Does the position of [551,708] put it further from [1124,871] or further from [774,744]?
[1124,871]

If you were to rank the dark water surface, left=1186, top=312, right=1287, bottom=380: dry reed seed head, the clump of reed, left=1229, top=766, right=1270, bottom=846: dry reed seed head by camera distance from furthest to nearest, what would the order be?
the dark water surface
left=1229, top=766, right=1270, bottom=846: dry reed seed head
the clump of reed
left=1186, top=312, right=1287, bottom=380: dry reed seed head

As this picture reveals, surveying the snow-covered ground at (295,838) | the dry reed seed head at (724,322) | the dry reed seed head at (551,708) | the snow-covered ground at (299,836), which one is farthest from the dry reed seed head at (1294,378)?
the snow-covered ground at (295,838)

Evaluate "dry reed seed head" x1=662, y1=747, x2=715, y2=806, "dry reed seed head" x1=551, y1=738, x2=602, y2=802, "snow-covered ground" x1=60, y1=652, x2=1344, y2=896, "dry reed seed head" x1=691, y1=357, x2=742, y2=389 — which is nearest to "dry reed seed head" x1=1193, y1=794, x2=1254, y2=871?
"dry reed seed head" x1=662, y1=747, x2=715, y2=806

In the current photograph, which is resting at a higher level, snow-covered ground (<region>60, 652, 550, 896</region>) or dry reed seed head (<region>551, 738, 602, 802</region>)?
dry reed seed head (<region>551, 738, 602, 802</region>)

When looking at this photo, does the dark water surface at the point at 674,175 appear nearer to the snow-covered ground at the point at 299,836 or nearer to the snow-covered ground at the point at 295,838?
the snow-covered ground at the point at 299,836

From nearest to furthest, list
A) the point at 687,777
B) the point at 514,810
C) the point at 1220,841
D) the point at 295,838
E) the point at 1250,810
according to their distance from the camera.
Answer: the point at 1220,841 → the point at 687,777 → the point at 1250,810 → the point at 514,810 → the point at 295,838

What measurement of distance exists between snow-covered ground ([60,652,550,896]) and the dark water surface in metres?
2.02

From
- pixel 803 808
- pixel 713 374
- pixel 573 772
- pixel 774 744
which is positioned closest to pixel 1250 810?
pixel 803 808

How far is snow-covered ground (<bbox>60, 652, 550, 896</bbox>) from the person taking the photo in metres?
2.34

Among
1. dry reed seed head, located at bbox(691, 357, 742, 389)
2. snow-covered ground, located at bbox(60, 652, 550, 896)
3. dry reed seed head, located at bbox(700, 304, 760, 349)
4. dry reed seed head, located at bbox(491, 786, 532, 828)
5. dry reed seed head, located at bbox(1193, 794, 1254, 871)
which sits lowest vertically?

■ ■ ■

__STATED TASK__
Render the listing as a Markdown table with the columns "Entry" and "Text", starting at the line containing "How far is snow-covered" and ending at the last line of the listing. Put a running row number under Entry and each line under Text, and leave out blank lines.

__EXERCISE ANSWER__
| Entry | Text |
|---|---|
| 1 | How far is snow-covered ground (<bbox>60, 652, 550, 896</bbox>) from the person taking the photo in metres? |
| 2 | 2.34 |
| 3 | Among |
| 4 | 1. dry reed seed head, located at bbox(691, 357, 742, 389) |
| 5 | 2. snow-covered ground, located at bbox(60, 652, 550, 896) |
| 6 | 3. dry reed seed head, located at bbox(700, 304, 760, 349) |
| 7 | 4. dry reed seed head, located at bbox(491, 786, 532, 828) |
| 8 | 5. dry reed seed head, located at bbox(1193, 794, 1254, 871) |
| 9 | which sits lowest vertically? |